PASSAGE TO READ >>
________

I had a dream about him doing this just last night, and one week after he wants sex and I say no, I don't feel well. The dream jumped to two weeks, and I am still saying no. Two months and he is looking to file for divorce and we haven't done anything. Maybe it's just me but it makes me feel like he isn't even a male anymore. I can see this whole thing turning into a divorce or something. 

And I want more kids and it makes me feel like he isn't even considering what I want. He said we can adopt. I said I want our own. He said, I can get it reversed if we both feel that way. I reminded him that my father and step-mom have tried to get my dad's reversed without any luck at all. She has finally decided the two of them will not have kids of their own. Ouch! He says now a day this is easier to reverse. I tell him I am on good birth control, the mirena 5 yr. He says those sometimes fail. I am just so frustrated. If he does this, it will break up our marriage. I just know it. And he won't get any sympathy from me while he is icing his area because it hurts so much for a week. He'll be like can you get me a glass of water? And I will be like, I didn't want you to do this in the first place, so NO. Get your own damned glass of water. If he asks for the remote, I would probably be ticked enough to toss it at his crotch. I'm just... I just don't want him to do this.


----------



## Crypsys (Apr 22, 2010)

Catsy101, your in a situation kind of like what my wife and I were in about a year ago. We have 3 boys who are 8, 6 and 20 months. We are now pregnant with our 4th (a girl who is due in October).

At first I did not want a 4th child, no way, no how! I was wanting to get a vasectomy and just have it done. My wife wanted to try for a 4th child. She wanted a girl, but she would have been happy with whatever we had. I was resistant at first and I told her for at one point I didn't even WANT to discuss it at all. She didn't pester me about it, whine about it or nag about it. She just would bring it up now and again in normal conversation trying to understand my point of view. She never tried to change my mind, trick me or deceive me.

________

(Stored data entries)
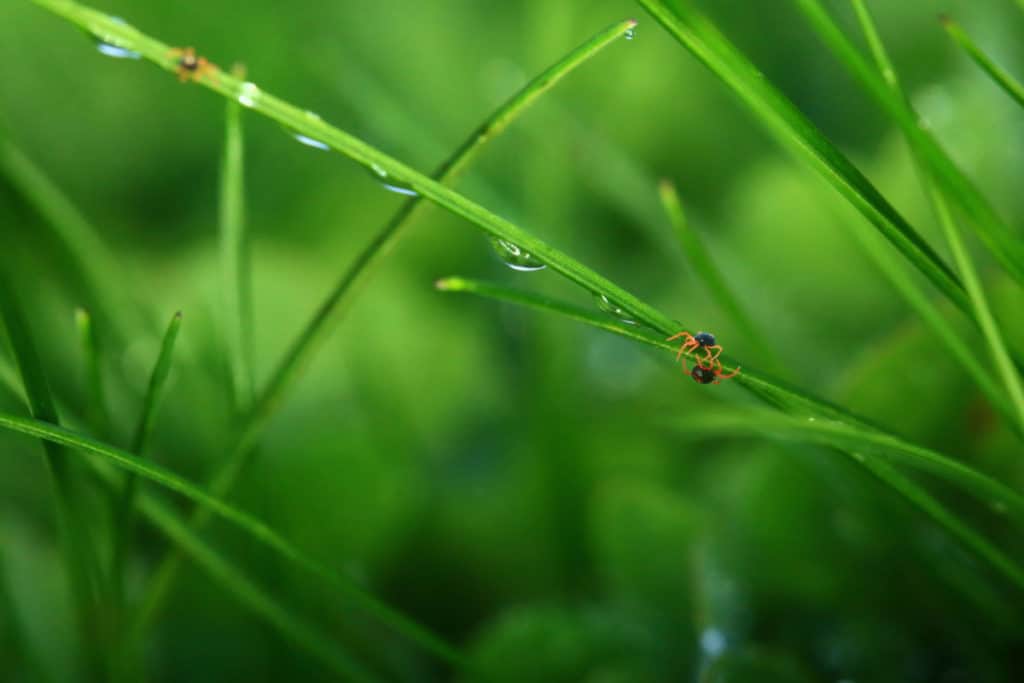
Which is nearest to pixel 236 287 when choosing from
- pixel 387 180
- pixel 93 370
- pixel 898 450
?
pixel 93 370

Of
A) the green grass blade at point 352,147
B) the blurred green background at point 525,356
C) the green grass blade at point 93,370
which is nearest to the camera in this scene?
the green grass blade at point 352,147

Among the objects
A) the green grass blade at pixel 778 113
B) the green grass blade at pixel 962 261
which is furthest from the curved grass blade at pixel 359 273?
the green grass blade at pixel 962 261

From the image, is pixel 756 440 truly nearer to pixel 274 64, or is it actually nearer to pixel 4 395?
pixel 4 395

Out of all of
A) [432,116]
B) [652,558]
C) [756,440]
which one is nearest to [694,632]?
[652,558]

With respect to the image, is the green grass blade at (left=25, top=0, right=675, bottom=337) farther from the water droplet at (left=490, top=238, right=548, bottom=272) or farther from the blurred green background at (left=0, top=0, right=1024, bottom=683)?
the blurred green background at (left=0, top=0, right=1024, bottom=683)

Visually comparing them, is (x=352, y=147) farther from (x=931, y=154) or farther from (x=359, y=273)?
(x=931, y=154)

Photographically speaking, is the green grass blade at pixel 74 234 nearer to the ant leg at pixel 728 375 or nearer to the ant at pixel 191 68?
the ant at pixel 191 68
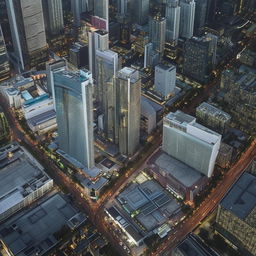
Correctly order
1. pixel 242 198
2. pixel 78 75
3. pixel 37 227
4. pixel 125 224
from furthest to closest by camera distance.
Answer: pixel 125 224
pixel 37 227
pixel 78 75
pixel 242 198

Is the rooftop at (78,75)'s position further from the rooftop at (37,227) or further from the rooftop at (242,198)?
the rooftop at (242,198)

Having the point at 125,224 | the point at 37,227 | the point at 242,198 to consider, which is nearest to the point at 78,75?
the point at 37,227

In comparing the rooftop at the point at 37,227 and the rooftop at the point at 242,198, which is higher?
the rooftop at the point at 242,198

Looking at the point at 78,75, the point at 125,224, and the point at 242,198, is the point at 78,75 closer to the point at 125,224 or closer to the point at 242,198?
the point at 125,224

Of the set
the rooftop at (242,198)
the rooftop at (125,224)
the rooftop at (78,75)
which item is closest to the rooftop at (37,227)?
the rooftop at (125,224)

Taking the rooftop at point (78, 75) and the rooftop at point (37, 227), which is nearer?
the rooftop at point (37, 227)

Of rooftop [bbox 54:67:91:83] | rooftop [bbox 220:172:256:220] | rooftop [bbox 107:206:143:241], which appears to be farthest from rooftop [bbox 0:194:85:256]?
rooftop [bbox 220:172:256:220]
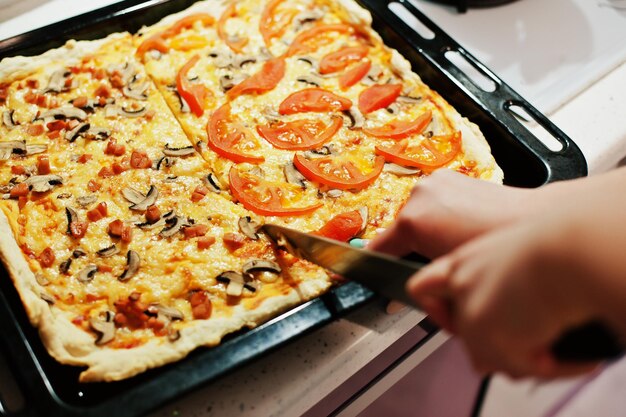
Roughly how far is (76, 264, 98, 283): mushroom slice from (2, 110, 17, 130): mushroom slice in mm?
605

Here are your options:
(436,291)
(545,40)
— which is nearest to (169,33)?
(545,40)

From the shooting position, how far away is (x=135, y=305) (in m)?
1.40

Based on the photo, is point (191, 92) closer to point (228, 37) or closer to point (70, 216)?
point (228, 37)

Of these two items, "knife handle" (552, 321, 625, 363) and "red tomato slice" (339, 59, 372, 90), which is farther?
"red tomato slice" (339, 59, 372, 90)

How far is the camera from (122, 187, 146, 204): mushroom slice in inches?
64.6

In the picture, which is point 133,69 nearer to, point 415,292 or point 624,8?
point 415,292

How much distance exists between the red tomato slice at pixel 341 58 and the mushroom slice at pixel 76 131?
0.83 meters

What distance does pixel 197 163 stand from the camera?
1.77 metres

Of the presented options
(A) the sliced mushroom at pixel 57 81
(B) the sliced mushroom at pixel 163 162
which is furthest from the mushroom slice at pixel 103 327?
(A) the sliced mushroom at pixel 57 81

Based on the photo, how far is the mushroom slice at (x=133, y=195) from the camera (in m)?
1.64

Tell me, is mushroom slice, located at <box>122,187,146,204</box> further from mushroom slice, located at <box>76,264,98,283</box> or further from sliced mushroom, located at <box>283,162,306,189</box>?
sliced mushroom, located at <box>283,162,306,189</box>

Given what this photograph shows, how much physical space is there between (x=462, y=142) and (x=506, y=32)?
3.09ft

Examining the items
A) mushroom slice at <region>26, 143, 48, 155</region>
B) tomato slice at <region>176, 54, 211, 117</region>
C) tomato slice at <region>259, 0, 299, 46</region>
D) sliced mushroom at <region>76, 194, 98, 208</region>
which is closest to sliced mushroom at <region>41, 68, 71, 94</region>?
mushroom slice at <region>26, 143, 48, 155</region>

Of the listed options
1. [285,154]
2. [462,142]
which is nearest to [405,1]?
[462,142]
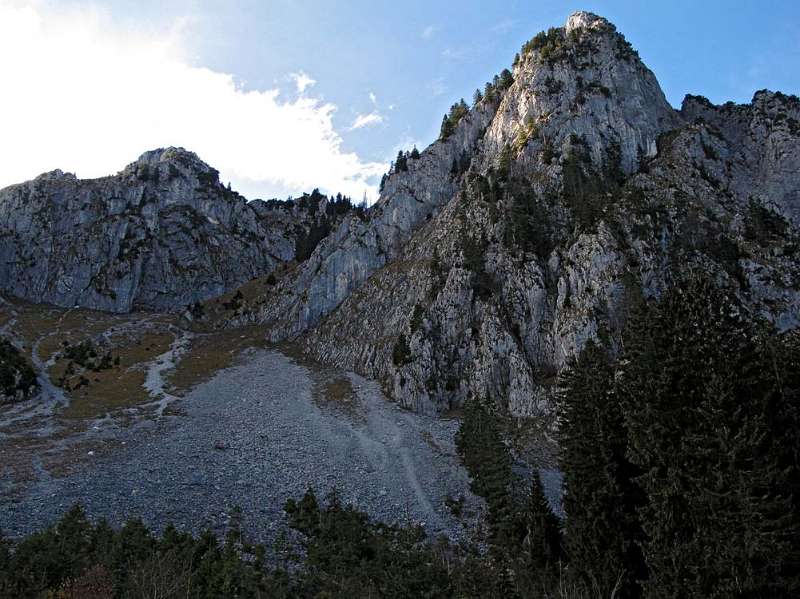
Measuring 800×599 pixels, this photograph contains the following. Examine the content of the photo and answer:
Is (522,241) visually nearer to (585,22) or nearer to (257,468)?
(257,468)

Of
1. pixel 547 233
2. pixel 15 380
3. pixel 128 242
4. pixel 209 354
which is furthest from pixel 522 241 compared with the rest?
pixel 128 242

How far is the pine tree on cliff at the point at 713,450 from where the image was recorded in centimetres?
1819

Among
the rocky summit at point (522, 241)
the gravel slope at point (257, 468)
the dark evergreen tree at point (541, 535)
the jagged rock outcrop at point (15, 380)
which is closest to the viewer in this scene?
the dark evergreen tree at point (541, 535)

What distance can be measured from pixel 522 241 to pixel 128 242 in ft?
470

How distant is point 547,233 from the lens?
83812mm

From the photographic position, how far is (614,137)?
101 meters

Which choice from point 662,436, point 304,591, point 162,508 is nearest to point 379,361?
point 162,508

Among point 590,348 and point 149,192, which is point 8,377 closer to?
point 590,348

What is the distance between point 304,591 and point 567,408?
64.7 feet

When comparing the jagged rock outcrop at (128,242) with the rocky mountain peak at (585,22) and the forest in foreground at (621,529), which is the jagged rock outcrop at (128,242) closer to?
the rocky mountain peak at (585,22)

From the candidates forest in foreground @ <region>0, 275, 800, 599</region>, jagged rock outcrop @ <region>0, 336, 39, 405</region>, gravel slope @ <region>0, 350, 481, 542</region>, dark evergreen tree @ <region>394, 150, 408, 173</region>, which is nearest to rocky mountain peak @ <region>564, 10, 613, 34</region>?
dark evergreen tree @ <region>394, 150, 408, 173</region>

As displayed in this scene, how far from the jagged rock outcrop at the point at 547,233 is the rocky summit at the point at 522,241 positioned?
0.36m

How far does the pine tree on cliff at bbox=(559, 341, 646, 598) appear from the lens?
24.7 metres

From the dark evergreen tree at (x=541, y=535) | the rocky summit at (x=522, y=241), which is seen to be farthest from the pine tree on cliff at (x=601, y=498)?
the rocky summit at (x=522, y=241)
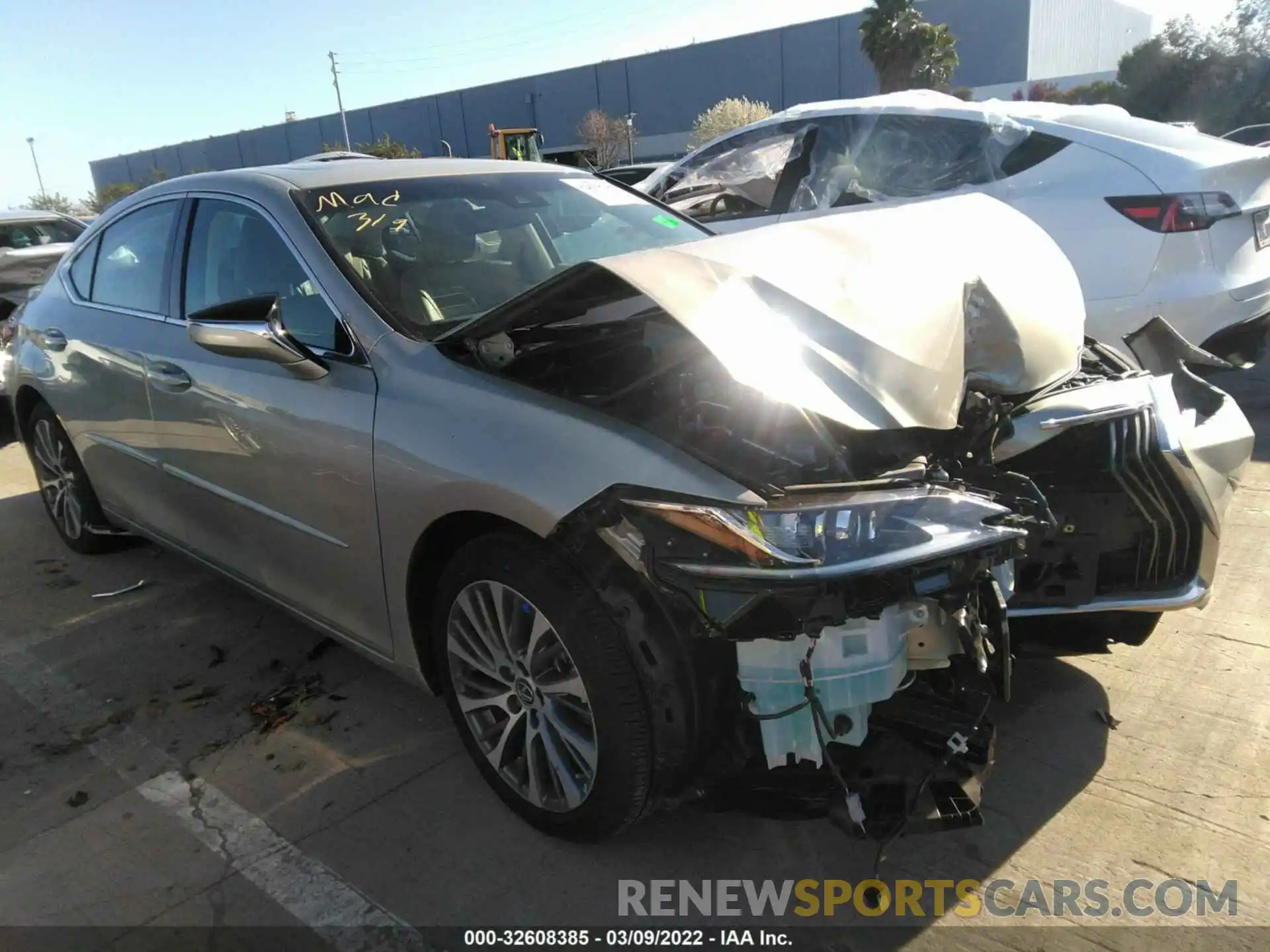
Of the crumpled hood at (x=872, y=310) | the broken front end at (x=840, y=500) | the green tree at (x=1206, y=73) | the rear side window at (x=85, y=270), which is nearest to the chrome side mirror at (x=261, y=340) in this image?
the broken front end at (x=840, y=500)

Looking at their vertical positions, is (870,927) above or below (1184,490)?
below

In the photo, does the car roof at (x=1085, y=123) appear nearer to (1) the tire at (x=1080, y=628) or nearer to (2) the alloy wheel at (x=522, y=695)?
(1) the tire at (x=1080, y=628)

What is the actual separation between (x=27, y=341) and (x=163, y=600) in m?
1.53

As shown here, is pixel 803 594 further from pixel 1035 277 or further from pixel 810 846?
pixel 1035 277

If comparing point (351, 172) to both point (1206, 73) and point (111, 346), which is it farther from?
point (1206, 73)

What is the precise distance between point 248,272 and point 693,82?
5352 centimetres

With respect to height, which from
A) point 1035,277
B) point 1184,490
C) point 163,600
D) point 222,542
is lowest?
point 163,600

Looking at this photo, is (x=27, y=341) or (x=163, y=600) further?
(x=27, y=341)

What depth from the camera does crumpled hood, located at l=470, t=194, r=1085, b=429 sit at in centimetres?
209

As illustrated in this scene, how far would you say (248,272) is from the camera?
323cm

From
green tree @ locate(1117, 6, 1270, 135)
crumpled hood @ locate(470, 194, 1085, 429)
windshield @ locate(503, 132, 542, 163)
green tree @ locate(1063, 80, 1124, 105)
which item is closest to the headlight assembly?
crumpled hood @ locate(470, 194, 1085, 429)

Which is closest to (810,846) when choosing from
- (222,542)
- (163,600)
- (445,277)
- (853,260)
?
(853,260)

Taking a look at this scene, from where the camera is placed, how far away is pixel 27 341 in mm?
4539

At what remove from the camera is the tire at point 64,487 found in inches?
178
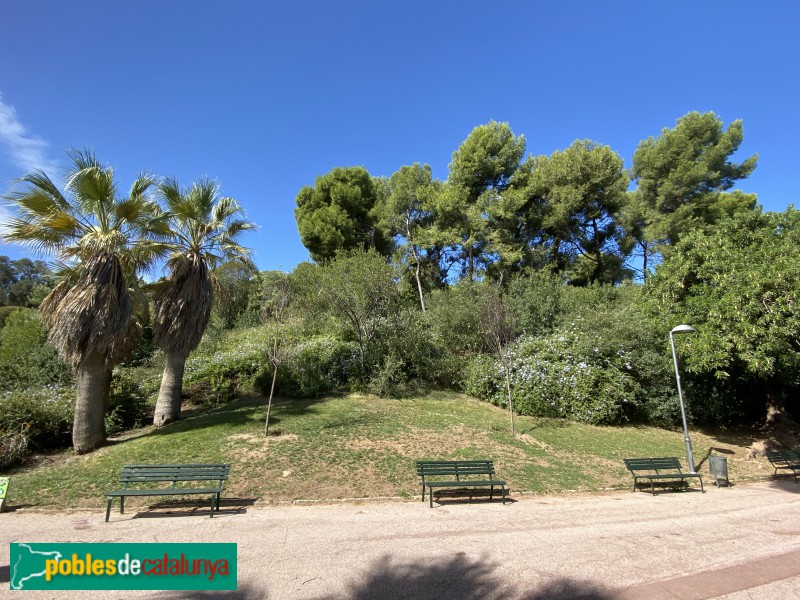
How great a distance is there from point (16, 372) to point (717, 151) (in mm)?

________

WHAT YOU SHOULD DO >> Please condense the paragraph in the forum post above that begins "At first I did not want a 4th child" into a short bulleted list that keeps its main facts.

RESULT OF THIS TASK >>
- At first, the writer firmly did not want a fourth child and wanted a vasectomy.
- The writer's wife wanted to try for a fourth child. She hoped for a girl but would have been happy with either.
- The writer resisted and at one point refused to discuss it at all.
- She did not pester, whine or nag. She raised the topic now and then in normal conversation to understand the writer's point of view.
- She never tried to change the writer's mind, trick or deceive.